Fragmento de lectura -
Lo que dice Molero, de Dinis Machado
Cada lector elabora una cartografía particular del mundo literario. Países, las ciudades y sus periferias, pueblos y caseríos, ríos, bosques, caminos y senderos señalizados en sus mapas responden, en su mayoría, a un ejercicio de la voluntad. Ya sea porque sigue intereses individuales o porque decide atender la recomendación de un tercero, el hecho es que escoge qué leer cada vez. Sin embargo, de tanto en tanto un libro figura en esos planos de representación de lecturas debido a una secreta concatenación. Se diría entonces que el libro se entrega por sí mismo a quien lo leerá.

Líneas de datos -

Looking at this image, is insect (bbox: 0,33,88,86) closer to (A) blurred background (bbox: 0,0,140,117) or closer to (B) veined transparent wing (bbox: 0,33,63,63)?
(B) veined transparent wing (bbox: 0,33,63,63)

Tareas -
(A) Responde según el fragmento:
(i) ¿Qué libro y qué autor se nombran en el título?
(ii) ¿Qué elabora cada lector?
(iii) ¿Por qué, de tanto en tanto, un libro figura en esos planos de representación de lecturas?
(B) Reproduce sin cambios el pasaje del fragmento comprendido entre "Lo que dice" y "quien lo leerá.", ambos incluidos.
El listado procede de otra fuente.

Respuestas -
(A)
(i) "Lo que dice Molero", de Dinis Machado.
(ii) Una cartografía particular del mundo literario.
(iii) Debido a una secreta concatenación.

(B)
Lo que dice Molero, de Dinis Machado
Cada lector elabora una cartografía particular del mundo literario. Países, las ciudades y sus periferias, pueblos y caseríos, ríos, bosques, caminos y senderos señalizados en sus mapas responden, en su mayoría, a un ejercicio de la voluntad. Ya sea porque sigue intereses individuales o porque decide atender la recomendación de un tercero, el hecho es que escoge qué leer cada vez. Sin embargo, de tanto en tanto un libro figura en esos planos de representación de lecturas debido a una secreta concatenación. Se diría entonces que el libro se entrega por sí mismo a quien lo leerá.